Anthropology is concerned with man and what is in man—humani nihil a se alienum putat. These researches, therefore, are within the anthropological province, especially as they bear on the prevalent anthropological theory of the Origin of Religion. By ‘religion’ we mean, for the purpose of this argument, the belief in the existence of an Intelligence, or Intelligences not human, and not dependent on a material mechanism of brain and nerves, which may, or may not, powerfully control men’s fortunes and the nature of things. We also mean the additional belief that there is, in man, an element so far kindred to these Intelligences that it can transcend the knowledge obtained through the known bodily senses, and may possibly survive the death of the body. These two beliefs at present (though not necessarily in their origin) appear chiefly as the faith in God and in the Immortality of the Soul.

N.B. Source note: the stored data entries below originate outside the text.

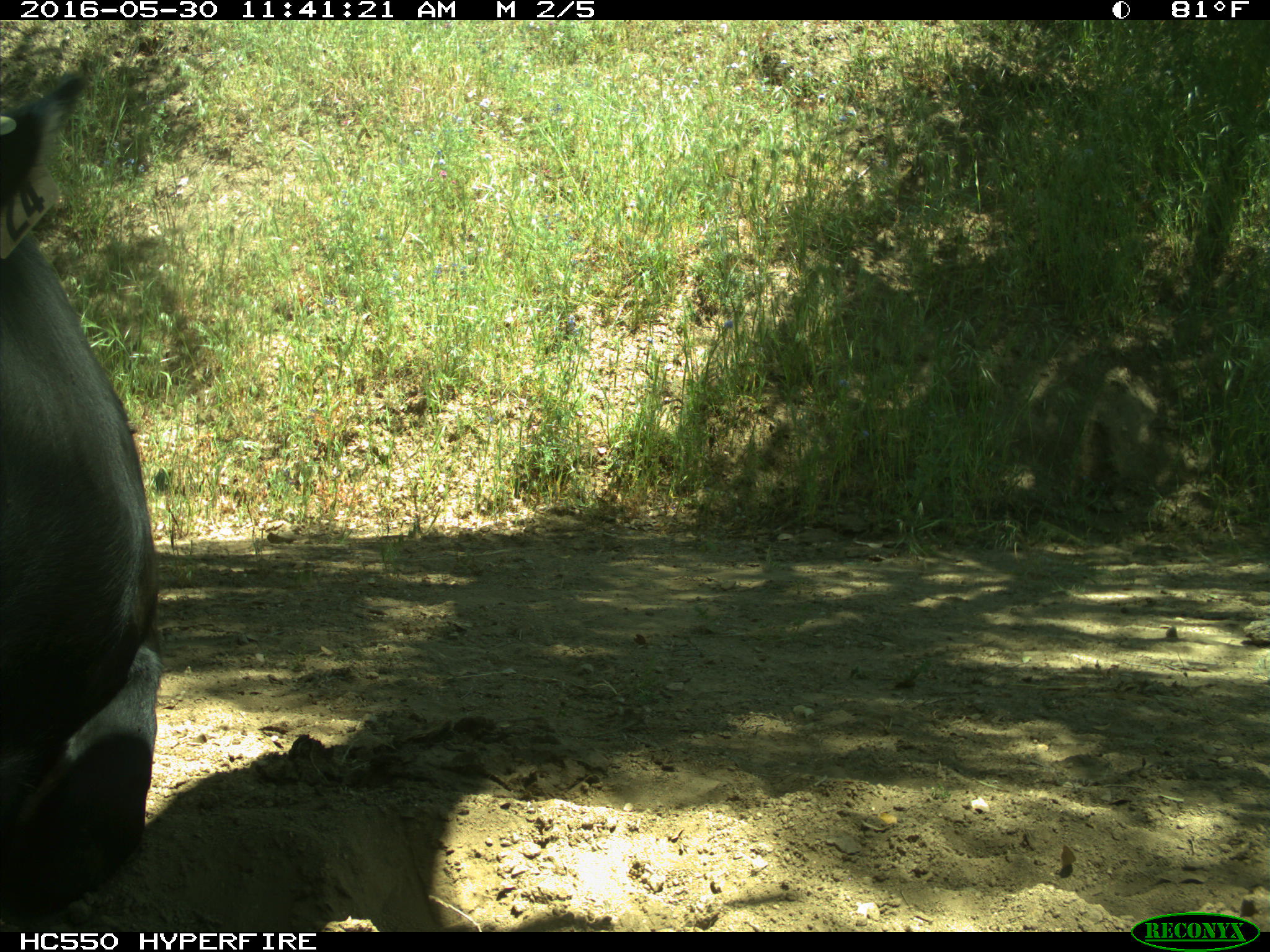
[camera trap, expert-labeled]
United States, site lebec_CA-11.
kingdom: Animalia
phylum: Chordata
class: Mammalia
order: Artiodactyla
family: Bovidae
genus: Bos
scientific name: Bos taurus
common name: domestic cow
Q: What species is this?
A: Bos taurus (domestic cow).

It is important, then, to trace, if possible, the origin of these two beliefs. If they arose in actual communion with Deity (as the first at least did, in the theory of the Hebrew Scriptures), or if they could be proved to arise in an unanalysable sensus numinis, or even in ’a perception of the Infinite’ (Max Mueller), religion would have a divine, or at least a necessary source. To the Theist, what is inevitable cannot but be divinely ordained, therefore religion is divinely preordained, therefore, in essentials, though not in accidental details, religion is true. The atheist, or non-theist, of course draws no such inferences.
But if religion, as now understood among men, be the latest evolutionary form of a series of mistakes, fallacies, and illusions, if its germ be a blunder, and its present form only the result of progressive but unessential refinements on that blunder, the inference that religion is untrue—that nothing actual corresponds to its hypothesis—is very easily drawn. The inference is not, perhaps, logical, for all our science itself is the result of progressive refinements upon hypotheses originally erroneous, fashioned to explain facts misconceived. Yet our science is true, within its limits, though very far from being exhaustive of the truth. In the same way, it might be argued, our religion, even granting that it arose out of primitive fallacies and false hypotheses, may yet have been refined, as science has been, through a multitude of causes, into an approximate truth.
Frequently as I am compelled to differ from Mr. Spencer both as to facts and their interpretation, I am happy to find that he has anticipated me here. Opponents will urge, he says, that ‘if the primitive belief’ (in ghosts) ’was absolutely false, all derived beliefs from it must be absolutely false?’ Mr. Spencer replies: ’A germ of truth was contained in the primitive conception—the truth, namely, that the power which manifests itself in consciousness is but a differently conditioned form of the power which manifests itself beyond consciousness.’